Certes, nous pouvons lire en cette anecdote une belle histoire où la confiance dans l’autre fait naître la confiance en soi. Mais ce n’est pas sonder la profondeur de ce qui se joue. Les mots du chrétien Arthur Ashe ont jailli de son cœur ; ils étaient préparés par la gratuite admiration de la veille ; ils ont été suivis par une espérance dénuée de toute jalousie. « Les regards qui nous sauvent sont les regards qui nous espèrent », aimait répéter le père Paul Baudiquey, le spécialiste de Rembrandt.

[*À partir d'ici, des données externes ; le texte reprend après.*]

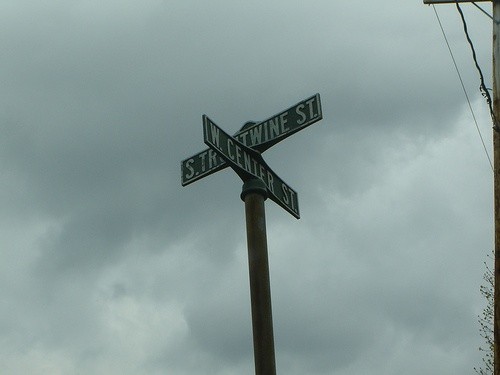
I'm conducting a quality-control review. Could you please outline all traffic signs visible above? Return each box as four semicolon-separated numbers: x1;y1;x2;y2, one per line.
202;112;300;220
179;91;323;189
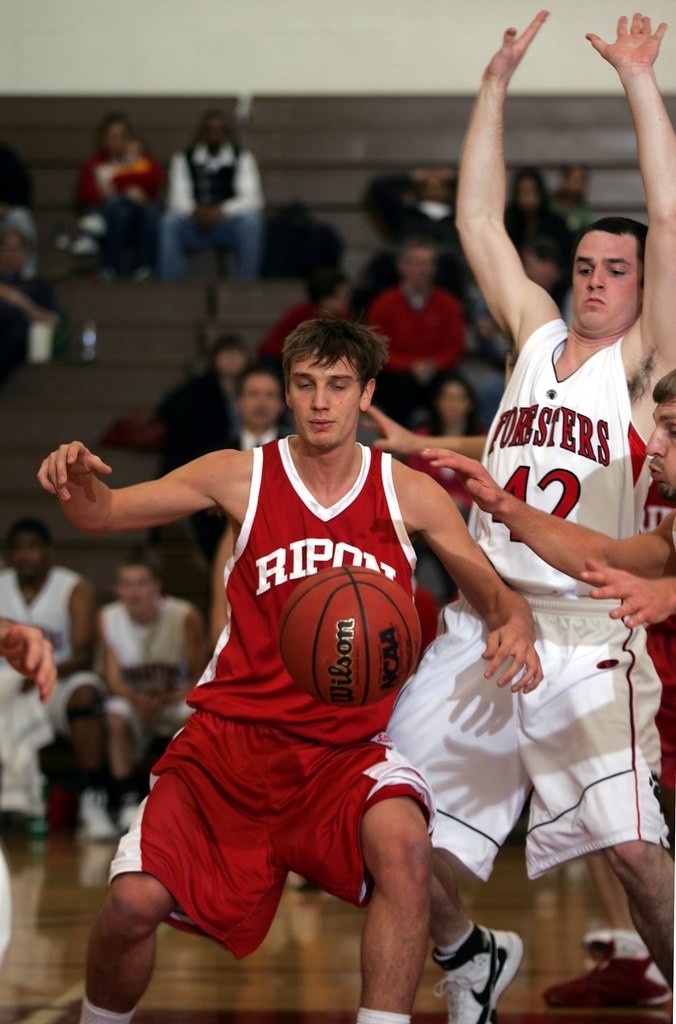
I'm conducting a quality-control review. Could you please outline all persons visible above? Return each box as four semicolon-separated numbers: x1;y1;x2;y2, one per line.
1;108;676;889
369;401;676;1009
386;10;676;1024
418;366;676;855
36;321;544;1024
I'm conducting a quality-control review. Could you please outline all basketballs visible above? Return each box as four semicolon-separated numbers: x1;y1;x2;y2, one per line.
275;565;423;710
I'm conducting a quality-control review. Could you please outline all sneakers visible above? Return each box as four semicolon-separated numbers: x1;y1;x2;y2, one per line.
431;924;524;1024
542;934;673;1006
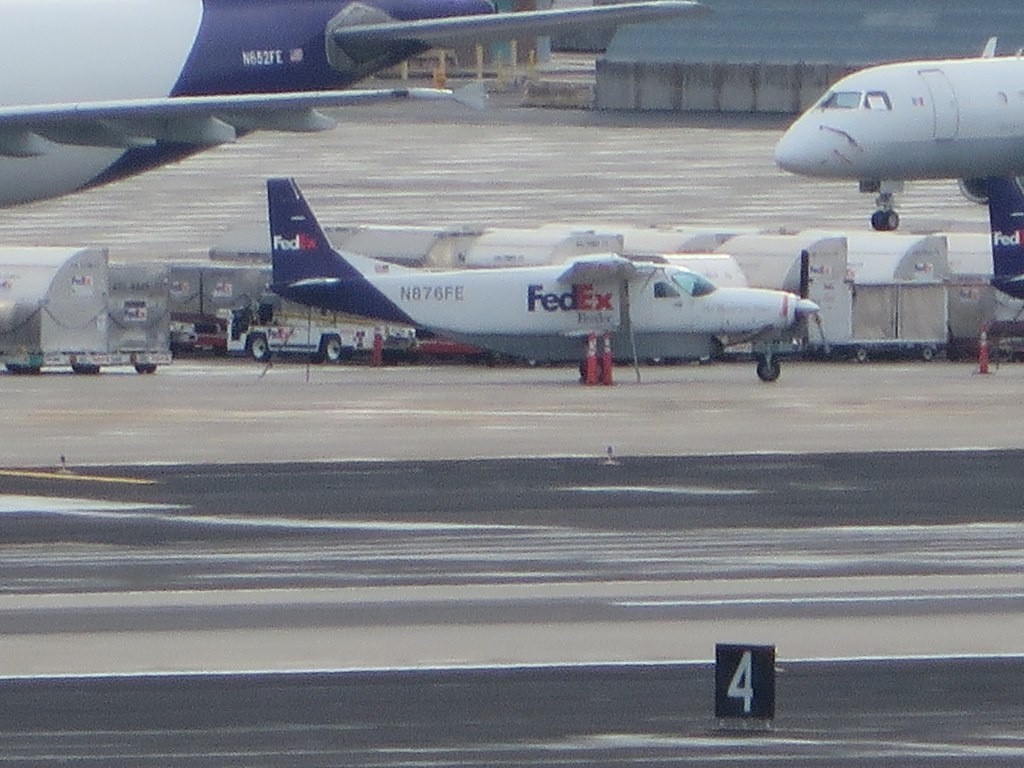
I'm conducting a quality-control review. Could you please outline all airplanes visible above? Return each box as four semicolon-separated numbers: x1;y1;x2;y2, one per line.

En fait, saint Paul avait tout dit : « La charité espère tout » (1 Co 13,7). Or, Jésus est l’Amour en personne. Tel est le regard qu’il a porté sur Pierre. Quand il le regarde avec toute sa miséricorde pardonnante, il ne le fige ni dans le passé ni même dans le présent. Il le voit dans sa pleine dignité de pasteur de ses brebis. Ce qu’il a déposé en lui par son appel, comme une semence, il le fait déjà germer en lui disant sa confiance.

Et moi-même, quel regard est-ce que je porte sur moi-même et sur l’autre ? Un regard de découragement pour ses fautes répétées ou un regard d’espérance pour ce qu’il est appelé à devenir et qui est déjà présent en germe ? « Les regards qui nous sauvent sont les regards qui nous espèrent ».

 

Ainsi, le terme de l’Évangile de Jean n’est pas qu’un écho à son terme, il nous en montre le plus radical accomplissement. En sa forme, car le prologue qui était monologue contemplatif est devenu dialogue. En son contenu : « le Verbe s’est fait chair » pour que nous lui répondions amour pour amour ; il a dissipé « les ténèbres » de nos trahisons et apporté « la lumière » du pardon et de la guérison ; il nous a donné le pouvoir de « devenir enfant de Dieu » pour nous rétablir dans notre dignité et notre mission. En cette fête de saint Joseph artisan qui est aussi le premier jour du mois de Marie, que notre « charité espère tout ».

Pascal Ide

[1] Pour le détail, cf. Ceslas Spicq, Agapè dans le Nouveau Testament. Analyse des textes III, coll. « Études bibliques », Paris, Gabalda, 1959, p. 230-237. Cf., plus généralement, le chap. vii : « Philéin, philos et agapan dans les Écrits johanniques ».

[2] Charles Pépin, La confiance en soi. Une philosophie, Paris, Allary Éd., 2018, p. 23-24.